By Jorge Rodriguez-Jimenez
Originally published on Advocate.com June 05 2014 6:43 PM ET
Human Rights First is embarking on a major endeavor in Jamaica, trying to make the Caribbean island a safer place for LGBT people. Last month, the organization announced a new campaign to combat homophobia and anti-LGBT discrimination in the island nation.
The new campaign comes just three months after a New Kingston judge ruled that homeless LGBT youth can remain living in the sewers of the capital city, heralded as a positive step for the embattled young people.
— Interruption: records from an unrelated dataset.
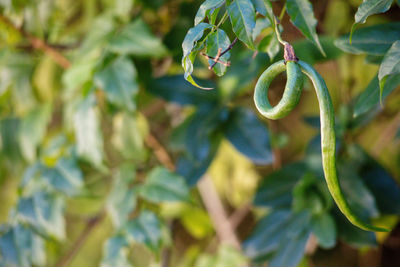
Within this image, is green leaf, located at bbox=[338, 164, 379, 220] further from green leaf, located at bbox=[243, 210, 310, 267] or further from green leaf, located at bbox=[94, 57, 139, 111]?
green leaf, located at bbox=[94, 57, 139, 111]

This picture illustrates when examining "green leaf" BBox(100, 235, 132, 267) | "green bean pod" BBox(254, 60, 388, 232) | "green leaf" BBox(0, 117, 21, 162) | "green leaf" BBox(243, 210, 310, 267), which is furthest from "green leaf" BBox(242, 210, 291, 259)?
"green leaf" BBox(0, 117, 21, 162)

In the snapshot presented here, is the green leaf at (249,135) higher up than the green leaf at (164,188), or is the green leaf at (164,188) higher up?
the green leaf at (249,135)

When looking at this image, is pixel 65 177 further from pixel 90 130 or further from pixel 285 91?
pixel 285 91

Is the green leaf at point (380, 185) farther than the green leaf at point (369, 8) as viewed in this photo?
Yes

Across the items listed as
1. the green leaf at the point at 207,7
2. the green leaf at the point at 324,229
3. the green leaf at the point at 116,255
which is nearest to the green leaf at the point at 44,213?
the green leaf at the point at 116,255

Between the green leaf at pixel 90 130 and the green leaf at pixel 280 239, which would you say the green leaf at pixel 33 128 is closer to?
the green leaf at pixel 90 130

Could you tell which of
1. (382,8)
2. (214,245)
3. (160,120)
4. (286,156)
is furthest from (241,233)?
(382,8)

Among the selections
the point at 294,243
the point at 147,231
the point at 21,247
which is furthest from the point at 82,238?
the point at 294,243

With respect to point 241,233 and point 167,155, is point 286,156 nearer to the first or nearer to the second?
point 241,233
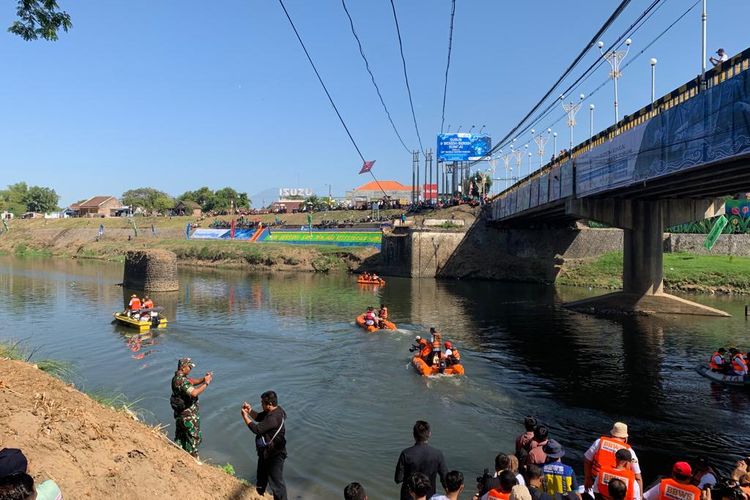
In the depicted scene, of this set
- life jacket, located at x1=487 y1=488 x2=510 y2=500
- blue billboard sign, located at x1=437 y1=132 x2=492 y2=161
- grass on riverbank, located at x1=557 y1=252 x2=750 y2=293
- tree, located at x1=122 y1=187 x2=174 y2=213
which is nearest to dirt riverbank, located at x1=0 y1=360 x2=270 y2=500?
life jacket, located at x1=487 y1=488 x2=510 y2=500

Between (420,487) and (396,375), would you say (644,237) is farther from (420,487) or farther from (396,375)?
(420,487)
Police officers attempted to remove the youths from the sewers after many were forced out of their homes and abandoned buildings in which they sought shelter.
Jamaica regularly sees violence and discrimination against members of the LGBT community members, as in the case of Dwayne Jones, a 17-year-old gay, gender-nonconforming person, who was attacked at a party last August for wearing women’s clothing. According to reports, Jones was recognized at the party, and when the crowd discovered Jones was born male, attacked and murdered the teen.
The last report released by the Jamaican Forum for Lesbians, All-Sexuals, and Gays showed no change in the attitudes toward LGBT people since 2011. In each of those years, respondents said they still care if their friends are homosexual or not, and believe homosexual behavior should be against the law.
According to Human Rights First, Jamaica continues to enforce a British colonial law from 1864 that makes homosexual acts illegal. The 150-year-old law carries a maximum punishment of 10 years in prison if convicted.